Nevertheless, a recent study conducted at the Columbia University Medical Center by lead author Ayesha Sherzai and her colleagues suggest that individuals following a Mediterranean diet might decrease their risk of ischemic stroke by 18 percent. Previous studies have suggested the diet may extend life and help prevent heart disease. It’s also considered one of the better overall diets.
According to WebMD, a Mediterranean diet includes many fruits and vegetables, whole grains, fish, nuts, legumes, poultry and olive oil, while limiting the consumption of red meat, saturated fats (as seen in red meats, butter and “full-fat dairy”) and sweets.
Though this research does not prove following a non-Mediterranean diet will lead to a greater chance of experiencing a stroke, Dr. Paul Wright, chair of neurology at North Shore University Hospital in Manhasset, N.Y. told WebMD, “Overall, there is strong evidence, based on this study, that strict adherence to a Mediterranean diet significantly reduces stroke risk.”
Sherzai and her colleagues used data from the ongoing California Teachers Study (CTS) to arrive at their conclusions. The CTS has enrolled over 130,500 female teachers since 1994 and was initially designed to study how dietary patterns affect the risk of developing breast cancer. Sherzai and her colleagues used the data and a validated 9-point Mediterranean diet scoring system to determine that women whose diets were high in fruits and vegetables, also scored highest on the 9-point scale, which meant facing reduced risk of stroke.
Sherzai also found that other factors such as smoking habits, physical activity and cardiovascular risk could also reduce the threat of ischemic stroke in the lives of these women.

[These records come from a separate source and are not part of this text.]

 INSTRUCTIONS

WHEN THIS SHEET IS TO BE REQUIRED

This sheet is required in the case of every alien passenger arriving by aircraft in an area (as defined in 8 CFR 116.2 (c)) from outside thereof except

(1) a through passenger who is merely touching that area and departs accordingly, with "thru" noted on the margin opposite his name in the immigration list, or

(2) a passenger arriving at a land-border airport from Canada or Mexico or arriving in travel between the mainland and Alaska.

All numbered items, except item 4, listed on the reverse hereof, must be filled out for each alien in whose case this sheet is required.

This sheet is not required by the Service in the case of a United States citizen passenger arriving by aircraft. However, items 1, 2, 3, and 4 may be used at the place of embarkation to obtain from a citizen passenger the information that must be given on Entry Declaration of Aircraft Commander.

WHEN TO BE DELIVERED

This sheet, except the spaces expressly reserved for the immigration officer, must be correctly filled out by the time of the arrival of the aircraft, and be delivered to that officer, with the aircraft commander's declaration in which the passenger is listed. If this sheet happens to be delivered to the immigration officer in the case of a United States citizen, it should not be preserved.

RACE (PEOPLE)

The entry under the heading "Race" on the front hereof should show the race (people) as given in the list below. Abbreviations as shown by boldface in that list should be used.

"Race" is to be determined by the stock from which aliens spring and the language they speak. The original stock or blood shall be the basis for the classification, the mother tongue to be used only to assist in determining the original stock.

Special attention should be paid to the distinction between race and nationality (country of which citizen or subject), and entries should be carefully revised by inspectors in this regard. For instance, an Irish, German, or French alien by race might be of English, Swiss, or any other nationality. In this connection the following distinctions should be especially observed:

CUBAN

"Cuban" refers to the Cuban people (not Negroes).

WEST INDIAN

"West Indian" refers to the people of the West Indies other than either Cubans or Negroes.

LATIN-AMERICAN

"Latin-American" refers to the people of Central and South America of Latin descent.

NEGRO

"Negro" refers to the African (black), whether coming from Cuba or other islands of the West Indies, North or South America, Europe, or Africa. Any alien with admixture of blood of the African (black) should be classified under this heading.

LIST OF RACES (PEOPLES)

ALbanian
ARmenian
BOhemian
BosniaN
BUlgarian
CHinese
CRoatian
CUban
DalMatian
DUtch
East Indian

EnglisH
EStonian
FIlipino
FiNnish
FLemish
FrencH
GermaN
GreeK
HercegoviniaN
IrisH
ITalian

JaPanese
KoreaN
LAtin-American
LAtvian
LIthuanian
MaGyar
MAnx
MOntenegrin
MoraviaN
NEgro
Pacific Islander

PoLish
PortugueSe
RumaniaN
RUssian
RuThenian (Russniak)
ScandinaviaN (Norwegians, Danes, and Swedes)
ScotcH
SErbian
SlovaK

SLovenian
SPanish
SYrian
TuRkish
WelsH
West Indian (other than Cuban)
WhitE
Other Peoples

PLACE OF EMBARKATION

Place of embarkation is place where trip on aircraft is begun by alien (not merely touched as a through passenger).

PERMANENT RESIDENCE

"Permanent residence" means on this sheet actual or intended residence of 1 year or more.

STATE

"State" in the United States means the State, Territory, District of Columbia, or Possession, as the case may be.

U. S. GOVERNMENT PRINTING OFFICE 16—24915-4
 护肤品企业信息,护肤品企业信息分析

This finding is especially important because, as Sherzai said in a statement, “[stroke] treatments [are not] as extensive as we would like them to be, [so] diet is a risk factor that people can control.” Unfortunately, though the American Heart and Stoke Associations have for some time encouraged people to consume a healthy diet to reduce the risks of heart disease, according to Sherzai, only 1 percent of people over 50 years old are actually eating healthy.
Though Sherzai has said she is not encouraging people to follow a Mediterranean diet exclusively, incorporating more of the hallmarks of this diet plan (vegetables, fruits, legumes/nuts, etc.) might serve toward improving an individual’s health and decreasing his or her risk of stroke.